[Extracted records]

----

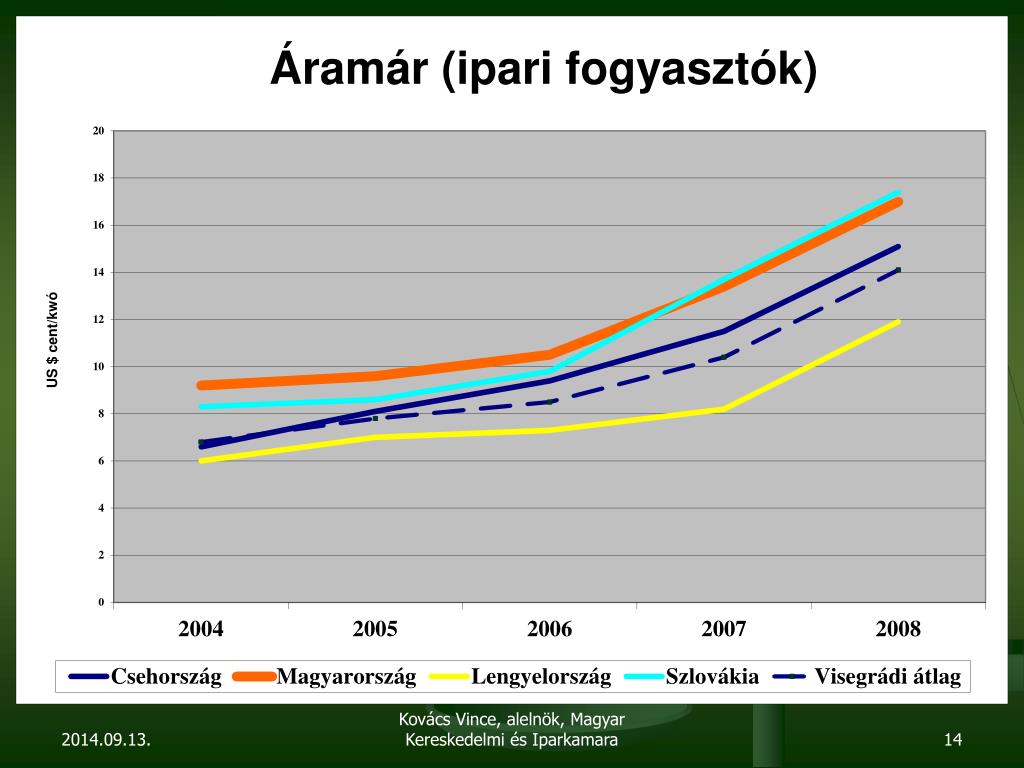 Áramár (ipari fogyasztók)

US $ cent/kwó

20
18
16
14
12
10
8
6
4
2
0

2004 2005 2006 2007 2008

Csehország Magyarország Lengyelország Szlovákia Visegrádi átlag

2014.09.13.

Kovács Vince, alelnök, Magyar Kereskedelmi és Iparkamara

14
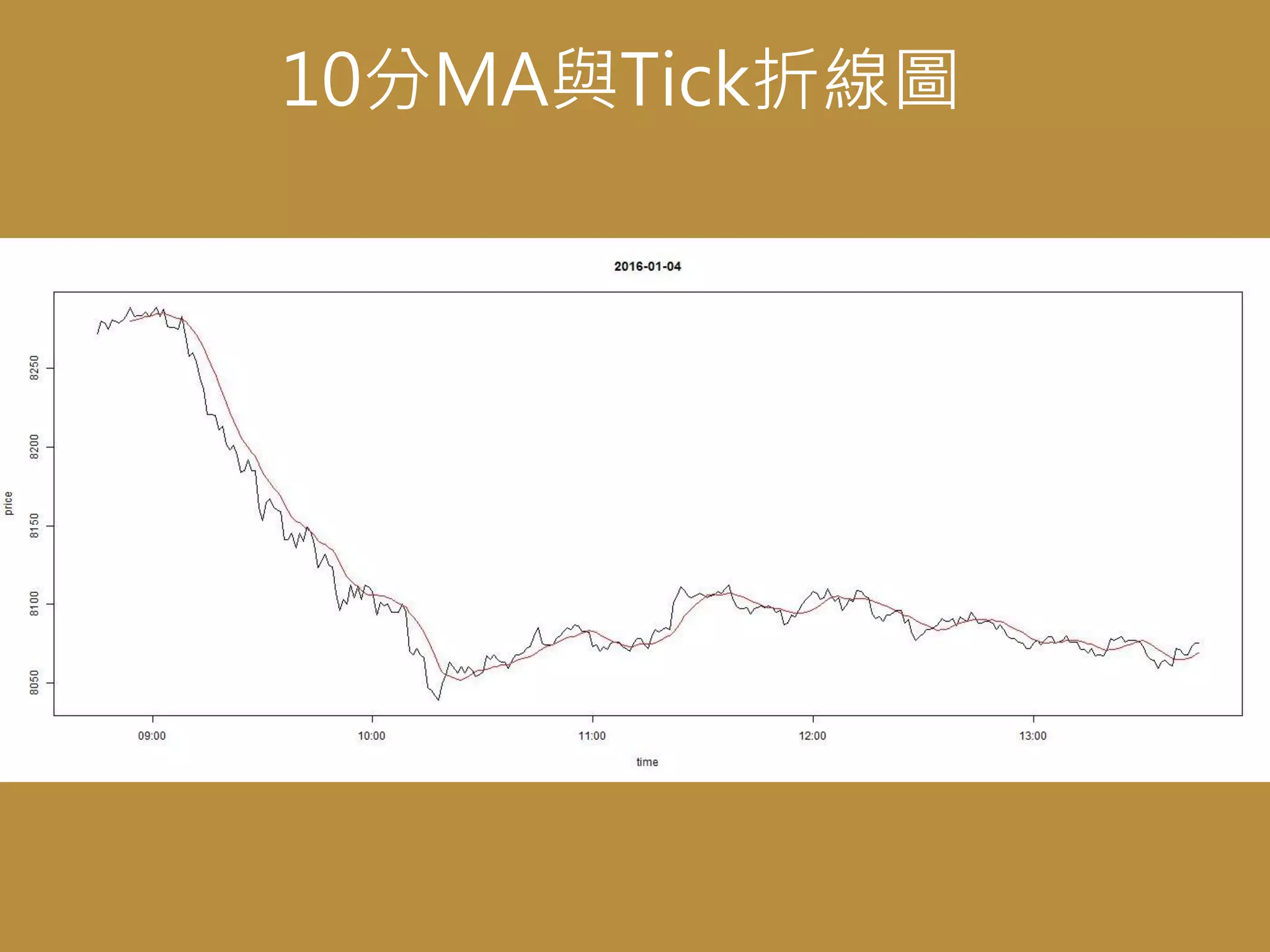 10分MA與Tick折線圖

2016-01-04

price

8250
8200
8150
8100
8050

09:00
10:00
11:00
12:00
13:00

time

----

From the line that contains "US $ cent/kwó" down to the last line of the entries above, copy every line exactly and leave out the pictures.

*YOUR SOLUTION*
US $ cent/kwó

20
18
16
14
12
10
8
6
4
2
0

2004 2005 2006 2007 2008

Csehország Magyarország Lengyelország Szlovákia Visegrádi átlag

2014.09.13.

Kovács Vince, alelnök, Magyar Kereskedelmi és Iparkamara

14
 10分MA與Tick折線圖

2016-01-04

price

8250
8200
8150
8100
8050

09:00
10:00
11:00
12:00
13:00

time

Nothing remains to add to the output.